---- Text segment
Consider the following data frame:
import numpy as np
import pandas as pd
df = pd.DataFrame(
{
"main": [0, 1, 2, 3, 4, 5, 6, 7, 8, 9, 10],
"component": [
[1, 2],
[np.nan],
[3, 8],
[np.nan],
[1, 5, 6],
[np.nan],
[7],
[np.nan],
[9, 10],
[np.nan],
[np.nan],
],
}
)
The column main
represents a certain approach. Each approach consists of components. A component itself could also be an approach and is then called sub-approach.
I want to find all connected sub-approaches/components for a certain approach.
Suppose, for instance, I want to find all connected sub-approaches/components for the main approach '0'. Then, my desired output would look like this:
target = pd.DataFrame({
"main": [0, 0, 2, 2, 8, 8],
"component": [1, 2, 3, 8, 9, 10]
})
Ideally, I want to be able to just choose the approach and then get all sub-connections.
I am convinced that there is a smart approach to do so using networkx
. Any hint is appreciated.
Ultimately, I want to create a graph that looks somewhat like this (for approach 0):
Additional information:
You can explode the data frame and then remove all components from the main
column (components are approaches that do not have any component).
df_exploded = df.explode(column="component").dropna(subset="component")
The graph can be constructed as follows:
import networkx as nx
import graphviz
G = nx.Graph()
--------
---- Data provided
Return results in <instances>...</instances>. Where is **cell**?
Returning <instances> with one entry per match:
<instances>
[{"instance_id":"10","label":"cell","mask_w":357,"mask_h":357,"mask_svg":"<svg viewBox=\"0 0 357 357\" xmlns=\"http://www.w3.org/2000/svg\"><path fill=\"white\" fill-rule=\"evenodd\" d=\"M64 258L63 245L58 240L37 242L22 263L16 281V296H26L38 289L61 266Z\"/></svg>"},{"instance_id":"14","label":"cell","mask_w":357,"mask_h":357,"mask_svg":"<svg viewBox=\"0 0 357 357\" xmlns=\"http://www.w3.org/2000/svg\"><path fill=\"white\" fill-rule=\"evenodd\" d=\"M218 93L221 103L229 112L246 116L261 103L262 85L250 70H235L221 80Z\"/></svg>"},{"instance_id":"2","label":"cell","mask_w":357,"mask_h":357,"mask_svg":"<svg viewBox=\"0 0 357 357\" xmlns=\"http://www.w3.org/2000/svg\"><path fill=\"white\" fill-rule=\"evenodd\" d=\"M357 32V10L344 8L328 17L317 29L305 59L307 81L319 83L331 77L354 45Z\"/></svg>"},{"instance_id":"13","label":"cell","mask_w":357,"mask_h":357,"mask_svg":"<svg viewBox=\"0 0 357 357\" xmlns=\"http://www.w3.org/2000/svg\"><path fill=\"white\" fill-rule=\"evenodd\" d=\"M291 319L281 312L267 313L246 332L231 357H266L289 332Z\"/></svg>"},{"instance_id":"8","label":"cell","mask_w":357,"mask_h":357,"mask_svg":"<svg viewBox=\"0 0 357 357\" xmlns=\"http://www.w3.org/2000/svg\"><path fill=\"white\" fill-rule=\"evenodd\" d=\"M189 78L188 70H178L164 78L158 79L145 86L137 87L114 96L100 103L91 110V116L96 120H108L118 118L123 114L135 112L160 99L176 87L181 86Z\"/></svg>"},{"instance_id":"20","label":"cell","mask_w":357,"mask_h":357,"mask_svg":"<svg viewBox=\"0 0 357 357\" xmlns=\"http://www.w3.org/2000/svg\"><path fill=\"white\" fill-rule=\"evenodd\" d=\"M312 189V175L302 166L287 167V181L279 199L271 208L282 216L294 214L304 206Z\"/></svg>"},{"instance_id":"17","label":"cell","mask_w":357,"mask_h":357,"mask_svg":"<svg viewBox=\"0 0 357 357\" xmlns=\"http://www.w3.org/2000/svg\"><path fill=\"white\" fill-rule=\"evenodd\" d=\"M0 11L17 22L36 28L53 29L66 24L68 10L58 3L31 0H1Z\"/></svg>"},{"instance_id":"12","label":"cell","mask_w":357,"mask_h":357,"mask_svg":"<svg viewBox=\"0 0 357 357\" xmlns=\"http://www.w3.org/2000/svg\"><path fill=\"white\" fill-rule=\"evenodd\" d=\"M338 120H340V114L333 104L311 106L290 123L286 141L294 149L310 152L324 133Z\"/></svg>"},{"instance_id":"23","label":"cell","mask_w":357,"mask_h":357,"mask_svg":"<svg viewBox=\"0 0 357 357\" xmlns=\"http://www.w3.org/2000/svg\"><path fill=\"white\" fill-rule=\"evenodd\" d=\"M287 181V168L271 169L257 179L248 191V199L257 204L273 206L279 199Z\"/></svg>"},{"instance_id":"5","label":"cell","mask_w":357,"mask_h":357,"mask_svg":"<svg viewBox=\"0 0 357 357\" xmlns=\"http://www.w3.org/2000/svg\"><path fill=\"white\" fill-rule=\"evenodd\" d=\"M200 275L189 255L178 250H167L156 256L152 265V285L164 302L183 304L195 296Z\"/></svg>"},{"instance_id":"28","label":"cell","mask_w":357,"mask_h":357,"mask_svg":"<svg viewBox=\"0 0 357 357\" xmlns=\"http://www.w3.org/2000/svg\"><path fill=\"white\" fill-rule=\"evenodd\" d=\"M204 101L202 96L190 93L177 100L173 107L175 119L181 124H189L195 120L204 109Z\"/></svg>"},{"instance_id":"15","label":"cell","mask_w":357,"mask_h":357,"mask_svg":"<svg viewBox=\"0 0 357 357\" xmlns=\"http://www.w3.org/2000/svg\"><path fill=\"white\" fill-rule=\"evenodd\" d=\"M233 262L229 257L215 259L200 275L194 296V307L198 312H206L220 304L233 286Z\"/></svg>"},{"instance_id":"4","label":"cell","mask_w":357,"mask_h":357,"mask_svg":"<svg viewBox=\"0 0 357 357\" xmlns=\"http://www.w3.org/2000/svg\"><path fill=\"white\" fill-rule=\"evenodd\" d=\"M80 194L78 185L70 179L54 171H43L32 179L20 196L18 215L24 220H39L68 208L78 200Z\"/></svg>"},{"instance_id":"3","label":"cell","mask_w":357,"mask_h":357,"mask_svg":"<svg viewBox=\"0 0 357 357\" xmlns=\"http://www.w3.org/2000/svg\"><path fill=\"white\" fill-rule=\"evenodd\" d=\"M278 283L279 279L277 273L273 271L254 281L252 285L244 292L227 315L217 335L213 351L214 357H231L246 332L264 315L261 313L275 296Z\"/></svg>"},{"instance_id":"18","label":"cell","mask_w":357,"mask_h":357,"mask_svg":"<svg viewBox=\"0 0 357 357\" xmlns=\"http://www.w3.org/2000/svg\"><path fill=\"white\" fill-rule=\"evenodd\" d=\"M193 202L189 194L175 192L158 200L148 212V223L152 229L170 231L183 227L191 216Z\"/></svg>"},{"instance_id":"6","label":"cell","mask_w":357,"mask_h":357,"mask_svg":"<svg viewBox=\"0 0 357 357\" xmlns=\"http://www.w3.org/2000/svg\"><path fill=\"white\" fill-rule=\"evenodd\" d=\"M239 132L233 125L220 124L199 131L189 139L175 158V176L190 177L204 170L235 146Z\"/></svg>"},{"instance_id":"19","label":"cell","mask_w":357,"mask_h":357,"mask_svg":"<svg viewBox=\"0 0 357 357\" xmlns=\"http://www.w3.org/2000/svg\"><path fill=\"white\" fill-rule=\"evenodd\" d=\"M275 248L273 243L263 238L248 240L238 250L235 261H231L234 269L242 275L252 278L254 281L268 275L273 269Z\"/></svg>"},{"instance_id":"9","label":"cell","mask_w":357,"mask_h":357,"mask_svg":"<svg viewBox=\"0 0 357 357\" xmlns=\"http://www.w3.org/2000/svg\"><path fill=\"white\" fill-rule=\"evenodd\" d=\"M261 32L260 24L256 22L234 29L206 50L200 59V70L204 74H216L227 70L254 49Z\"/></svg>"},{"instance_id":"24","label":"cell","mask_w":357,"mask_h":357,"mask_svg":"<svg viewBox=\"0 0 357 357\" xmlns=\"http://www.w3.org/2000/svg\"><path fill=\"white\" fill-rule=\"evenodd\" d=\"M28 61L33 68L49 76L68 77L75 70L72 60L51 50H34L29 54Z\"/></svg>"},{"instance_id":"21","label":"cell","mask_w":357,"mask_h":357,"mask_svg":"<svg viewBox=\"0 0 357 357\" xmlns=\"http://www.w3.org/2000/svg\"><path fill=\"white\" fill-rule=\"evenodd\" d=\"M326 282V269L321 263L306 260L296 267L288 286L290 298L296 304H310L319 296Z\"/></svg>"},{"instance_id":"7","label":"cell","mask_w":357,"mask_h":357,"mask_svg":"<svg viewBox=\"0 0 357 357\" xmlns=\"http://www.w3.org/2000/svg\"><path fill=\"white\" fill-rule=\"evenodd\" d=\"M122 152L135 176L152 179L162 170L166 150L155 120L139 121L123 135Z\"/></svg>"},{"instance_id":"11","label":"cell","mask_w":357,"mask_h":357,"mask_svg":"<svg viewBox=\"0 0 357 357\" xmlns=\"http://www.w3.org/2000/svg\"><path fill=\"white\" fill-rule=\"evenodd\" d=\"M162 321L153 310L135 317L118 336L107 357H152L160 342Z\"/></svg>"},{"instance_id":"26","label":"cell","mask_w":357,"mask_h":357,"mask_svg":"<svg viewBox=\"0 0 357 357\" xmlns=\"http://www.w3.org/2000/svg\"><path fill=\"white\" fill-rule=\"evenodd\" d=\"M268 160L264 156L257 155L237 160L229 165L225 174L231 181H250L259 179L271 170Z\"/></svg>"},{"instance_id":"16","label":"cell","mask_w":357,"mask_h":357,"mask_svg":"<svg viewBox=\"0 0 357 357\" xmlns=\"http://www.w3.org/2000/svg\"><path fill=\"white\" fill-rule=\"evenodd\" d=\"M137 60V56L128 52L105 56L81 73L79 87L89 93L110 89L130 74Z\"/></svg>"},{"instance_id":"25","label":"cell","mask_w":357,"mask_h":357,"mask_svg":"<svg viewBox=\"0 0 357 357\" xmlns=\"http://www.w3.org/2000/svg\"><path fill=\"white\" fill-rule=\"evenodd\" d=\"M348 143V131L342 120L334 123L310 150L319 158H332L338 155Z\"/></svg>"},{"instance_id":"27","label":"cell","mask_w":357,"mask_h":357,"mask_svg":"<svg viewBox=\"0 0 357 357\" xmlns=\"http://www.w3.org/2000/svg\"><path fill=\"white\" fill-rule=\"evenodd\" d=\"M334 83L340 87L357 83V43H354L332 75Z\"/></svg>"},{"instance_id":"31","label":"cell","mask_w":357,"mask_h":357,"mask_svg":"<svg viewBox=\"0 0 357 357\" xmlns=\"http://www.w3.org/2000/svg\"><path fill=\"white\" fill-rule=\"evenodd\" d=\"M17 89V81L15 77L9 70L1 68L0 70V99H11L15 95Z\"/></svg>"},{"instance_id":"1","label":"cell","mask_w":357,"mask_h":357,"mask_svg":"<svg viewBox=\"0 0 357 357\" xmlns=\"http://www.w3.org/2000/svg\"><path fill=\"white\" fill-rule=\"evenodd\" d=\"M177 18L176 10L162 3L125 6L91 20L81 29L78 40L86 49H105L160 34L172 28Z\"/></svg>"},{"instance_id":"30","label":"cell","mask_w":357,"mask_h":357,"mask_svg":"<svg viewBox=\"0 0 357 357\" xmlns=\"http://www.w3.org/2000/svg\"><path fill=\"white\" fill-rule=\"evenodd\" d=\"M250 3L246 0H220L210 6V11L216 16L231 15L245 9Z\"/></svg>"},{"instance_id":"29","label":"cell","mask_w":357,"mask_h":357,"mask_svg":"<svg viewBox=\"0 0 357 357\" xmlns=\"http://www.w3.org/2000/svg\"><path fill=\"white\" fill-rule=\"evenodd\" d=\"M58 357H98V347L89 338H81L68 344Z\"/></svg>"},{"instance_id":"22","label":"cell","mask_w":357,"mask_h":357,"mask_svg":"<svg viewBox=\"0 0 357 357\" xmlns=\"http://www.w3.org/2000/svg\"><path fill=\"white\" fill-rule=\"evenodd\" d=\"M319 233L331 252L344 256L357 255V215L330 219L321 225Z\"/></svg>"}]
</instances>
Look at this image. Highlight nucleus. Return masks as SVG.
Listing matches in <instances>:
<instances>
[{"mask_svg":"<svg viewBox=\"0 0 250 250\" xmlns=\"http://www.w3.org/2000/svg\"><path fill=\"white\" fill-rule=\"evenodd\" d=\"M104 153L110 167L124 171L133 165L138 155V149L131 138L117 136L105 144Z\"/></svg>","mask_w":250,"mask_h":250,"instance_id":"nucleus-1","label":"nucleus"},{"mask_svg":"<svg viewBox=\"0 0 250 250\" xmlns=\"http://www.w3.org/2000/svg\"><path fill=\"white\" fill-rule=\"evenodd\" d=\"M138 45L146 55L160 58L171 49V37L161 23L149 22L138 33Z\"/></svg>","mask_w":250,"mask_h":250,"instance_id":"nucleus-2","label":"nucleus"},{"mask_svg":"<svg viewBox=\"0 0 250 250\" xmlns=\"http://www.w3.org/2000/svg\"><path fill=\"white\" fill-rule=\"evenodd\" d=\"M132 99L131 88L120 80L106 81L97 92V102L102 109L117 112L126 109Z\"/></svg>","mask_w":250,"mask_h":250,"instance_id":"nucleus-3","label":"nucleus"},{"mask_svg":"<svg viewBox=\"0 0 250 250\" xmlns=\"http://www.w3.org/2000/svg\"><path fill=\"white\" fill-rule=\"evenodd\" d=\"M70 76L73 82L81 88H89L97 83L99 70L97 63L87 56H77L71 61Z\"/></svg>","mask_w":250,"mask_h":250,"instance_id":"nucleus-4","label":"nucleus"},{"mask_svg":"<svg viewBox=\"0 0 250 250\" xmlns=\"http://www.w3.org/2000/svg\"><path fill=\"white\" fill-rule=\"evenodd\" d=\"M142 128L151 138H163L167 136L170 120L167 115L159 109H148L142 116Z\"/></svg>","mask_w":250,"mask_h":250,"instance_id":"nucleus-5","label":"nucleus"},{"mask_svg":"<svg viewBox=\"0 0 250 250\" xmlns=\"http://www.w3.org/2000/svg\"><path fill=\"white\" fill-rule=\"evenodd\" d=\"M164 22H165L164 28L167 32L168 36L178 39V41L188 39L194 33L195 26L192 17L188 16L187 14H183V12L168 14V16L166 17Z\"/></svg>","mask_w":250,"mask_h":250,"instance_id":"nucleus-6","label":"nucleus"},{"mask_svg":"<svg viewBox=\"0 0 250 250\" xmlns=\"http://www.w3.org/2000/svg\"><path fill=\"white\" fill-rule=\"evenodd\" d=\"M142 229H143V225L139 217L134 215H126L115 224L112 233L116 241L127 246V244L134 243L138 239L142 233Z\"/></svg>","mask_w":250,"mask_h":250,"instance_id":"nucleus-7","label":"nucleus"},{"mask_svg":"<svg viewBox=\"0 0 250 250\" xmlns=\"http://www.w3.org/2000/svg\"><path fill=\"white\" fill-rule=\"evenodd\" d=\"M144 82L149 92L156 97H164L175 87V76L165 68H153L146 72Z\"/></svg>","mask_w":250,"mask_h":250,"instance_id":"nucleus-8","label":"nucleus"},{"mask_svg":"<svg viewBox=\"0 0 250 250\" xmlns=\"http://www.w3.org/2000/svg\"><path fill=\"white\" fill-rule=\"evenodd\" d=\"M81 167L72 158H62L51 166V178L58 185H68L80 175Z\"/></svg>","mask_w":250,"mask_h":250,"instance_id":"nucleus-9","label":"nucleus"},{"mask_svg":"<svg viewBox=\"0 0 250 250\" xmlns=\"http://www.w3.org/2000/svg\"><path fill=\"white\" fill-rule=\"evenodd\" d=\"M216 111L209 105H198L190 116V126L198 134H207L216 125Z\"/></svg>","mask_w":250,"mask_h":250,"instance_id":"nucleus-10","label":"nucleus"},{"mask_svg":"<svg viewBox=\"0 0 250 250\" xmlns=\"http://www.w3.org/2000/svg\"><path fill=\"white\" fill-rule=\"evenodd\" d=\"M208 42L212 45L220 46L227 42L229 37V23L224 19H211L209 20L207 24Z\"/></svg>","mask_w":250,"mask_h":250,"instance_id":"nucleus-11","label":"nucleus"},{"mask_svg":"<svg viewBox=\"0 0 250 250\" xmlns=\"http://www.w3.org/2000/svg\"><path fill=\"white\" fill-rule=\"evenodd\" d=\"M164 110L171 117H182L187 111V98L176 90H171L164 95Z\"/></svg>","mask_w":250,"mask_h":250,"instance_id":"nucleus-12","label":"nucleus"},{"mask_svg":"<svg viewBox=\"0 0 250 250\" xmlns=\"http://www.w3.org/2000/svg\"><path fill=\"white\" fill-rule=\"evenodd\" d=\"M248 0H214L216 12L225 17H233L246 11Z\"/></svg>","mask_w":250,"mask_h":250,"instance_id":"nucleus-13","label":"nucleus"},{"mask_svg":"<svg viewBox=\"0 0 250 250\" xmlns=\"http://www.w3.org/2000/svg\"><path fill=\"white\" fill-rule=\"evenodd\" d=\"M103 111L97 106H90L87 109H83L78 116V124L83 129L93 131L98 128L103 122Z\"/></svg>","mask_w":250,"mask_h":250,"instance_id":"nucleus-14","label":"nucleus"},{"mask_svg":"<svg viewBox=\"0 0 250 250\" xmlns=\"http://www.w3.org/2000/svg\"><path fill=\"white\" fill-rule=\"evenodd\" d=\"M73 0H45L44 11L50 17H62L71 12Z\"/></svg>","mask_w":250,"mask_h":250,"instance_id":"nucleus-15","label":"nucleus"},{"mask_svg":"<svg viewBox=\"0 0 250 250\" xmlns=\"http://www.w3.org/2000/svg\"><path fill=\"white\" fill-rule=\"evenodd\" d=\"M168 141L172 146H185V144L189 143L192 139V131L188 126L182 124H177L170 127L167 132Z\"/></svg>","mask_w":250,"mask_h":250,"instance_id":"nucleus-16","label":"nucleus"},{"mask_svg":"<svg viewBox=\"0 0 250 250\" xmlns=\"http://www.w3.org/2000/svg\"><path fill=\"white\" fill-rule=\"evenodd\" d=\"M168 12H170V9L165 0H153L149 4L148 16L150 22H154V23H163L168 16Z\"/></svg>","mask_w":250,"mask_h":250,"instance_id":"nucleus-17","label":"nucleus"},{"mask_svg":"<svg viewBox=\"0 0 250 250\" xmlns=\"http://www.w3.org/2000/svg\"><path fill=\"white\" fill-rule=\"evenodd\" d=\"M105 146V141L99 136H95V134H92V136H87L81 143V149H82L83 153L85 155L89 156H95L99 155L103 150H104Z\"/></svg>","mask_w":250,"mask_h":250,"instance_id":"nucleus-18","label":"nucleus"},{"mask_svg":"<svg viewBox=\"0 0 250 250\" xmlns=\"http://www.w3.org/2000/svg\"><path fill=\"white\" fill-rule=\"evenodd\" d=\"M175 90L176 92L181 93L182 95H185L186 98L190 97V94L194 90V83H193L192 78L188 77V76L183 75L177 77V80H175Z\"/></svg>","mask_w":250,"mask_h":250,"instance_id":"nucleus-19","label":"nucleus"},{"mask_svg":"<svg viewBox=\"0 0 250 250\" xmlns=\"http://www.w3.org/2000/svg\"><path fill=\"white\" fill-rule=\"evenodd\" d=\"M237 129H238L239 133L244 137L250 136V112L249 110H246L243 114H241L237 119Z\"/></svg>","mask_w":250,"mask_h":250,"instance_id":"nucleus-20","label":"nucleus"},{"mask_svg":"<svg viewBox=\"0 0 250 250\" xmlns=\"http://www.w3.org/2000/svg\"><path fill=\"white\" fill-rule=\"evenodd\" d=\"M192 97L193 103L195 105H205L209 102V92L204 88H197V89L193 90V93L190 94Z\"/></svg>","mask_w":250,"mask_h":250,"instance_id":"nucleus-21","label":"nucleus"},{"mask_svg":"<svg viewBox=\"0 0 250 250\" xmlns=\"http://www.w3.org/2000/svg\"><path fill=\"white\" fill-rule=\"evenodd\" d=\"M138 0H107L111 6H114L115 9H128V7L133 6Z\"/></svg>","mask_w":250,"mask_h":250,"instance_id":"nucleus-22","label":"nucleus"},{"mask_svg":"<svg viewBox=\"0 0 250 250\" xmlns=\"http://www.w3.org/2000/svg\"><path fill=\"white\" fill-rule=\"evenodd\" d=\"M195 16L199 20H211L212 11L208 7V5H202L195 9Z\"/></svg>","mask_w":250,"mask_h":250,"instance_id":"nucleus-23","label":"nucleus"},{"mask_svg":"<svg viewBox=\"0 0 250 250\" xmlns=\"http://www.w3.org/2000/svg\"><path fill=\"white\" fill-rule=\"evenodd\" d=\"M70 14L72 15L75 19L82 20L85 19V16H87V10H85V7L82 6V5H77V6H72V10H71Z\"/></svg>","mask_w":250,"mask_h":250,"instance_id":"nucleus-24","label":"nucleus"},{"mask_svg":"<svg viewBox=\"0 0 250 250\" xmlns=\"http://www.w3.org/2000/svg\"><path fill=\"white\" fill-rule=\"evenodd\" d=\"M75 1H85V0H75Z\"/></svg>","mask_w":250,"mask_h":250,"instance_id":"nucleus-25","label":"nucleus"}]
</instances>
--------
_Exercise set_
- 1) In the post about pandas and networkx, what is a component called when it is also an approach?
- 2) Please find every line of the records that contains the string "instances", and copy each such line. Case counts.

_The solutions_
- 1) A sub-approach.

- 2)
Return results in <instances>...</instances>. Where is **cell**?
Returning <instances> with one entry per match:
<instances>
</instances>
Listing matches in <instances>:
<instances>
</instances>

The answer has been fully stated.